What Was the Nine-Bond Rule?

The nine-bond rule, otherwise called Rule 396, was a requirement by the New York Stock Exchange (NYSE) that all orders for nine bonds or less be shipped off the trading floor for no less than 60 minutes. Around then, it was expected that a market for such securities can be found. In any case, in the event that the order was not filled inside the hour, the customer could ask the broker to try to take care of the request away from the exchange or over-the-counter (OTC).

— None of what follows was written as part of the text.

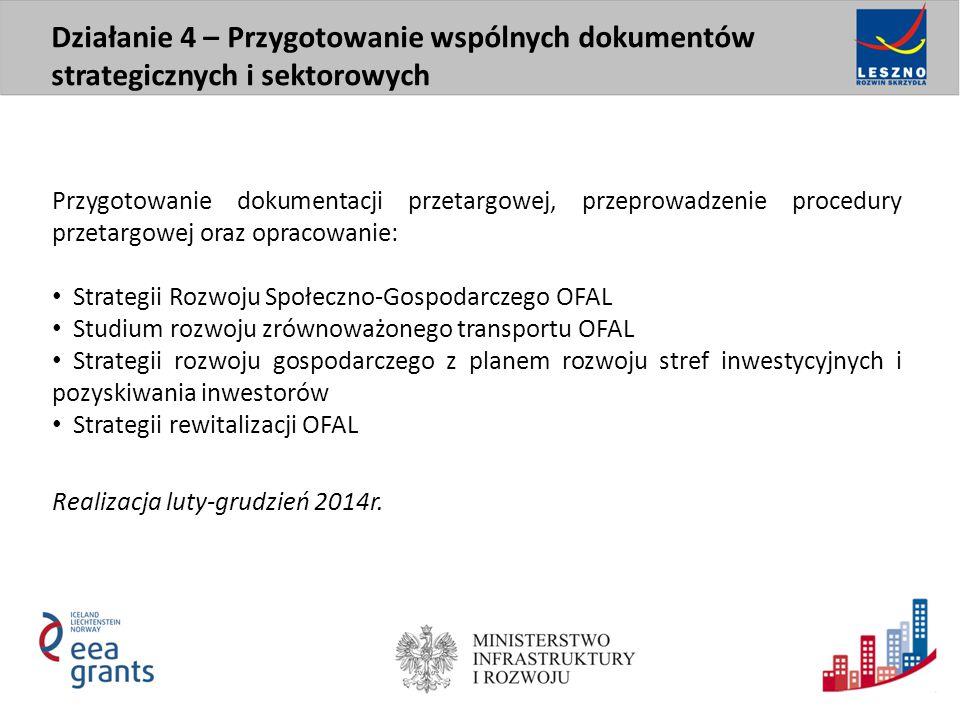 Przygotowanie dokumentacji przetargowej, przeprowadzenie procedury przetargowej oraz opracowanie: Strategii Rozwoju Społeczno-Gospodarczego OFAL Studi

The NYSE proposed taking out the nine-bond rule in Feb. 2005, and on Aug. 1, 2005, the Securities and Exchange Commission (SEC) approved the elimination of the rule. The purpose of taking out the nine-bond rule was to work with the efficient execution of bond transactions on the NYSE without compromising more modest customer orders.

Understanding the Nine-Bond Rule

Bonds will generally trade all the more habitually on the over-the-counter (OTC) market. The nine-bond rule didn't make a difference to orders directed to the OTC market. Due to the relative inactivity of bond trading on the NYSE, the nine-bond rule, which empowers an order to remain on the floor for one full hour, was put in place to earn the best conceivable price for the individual investor.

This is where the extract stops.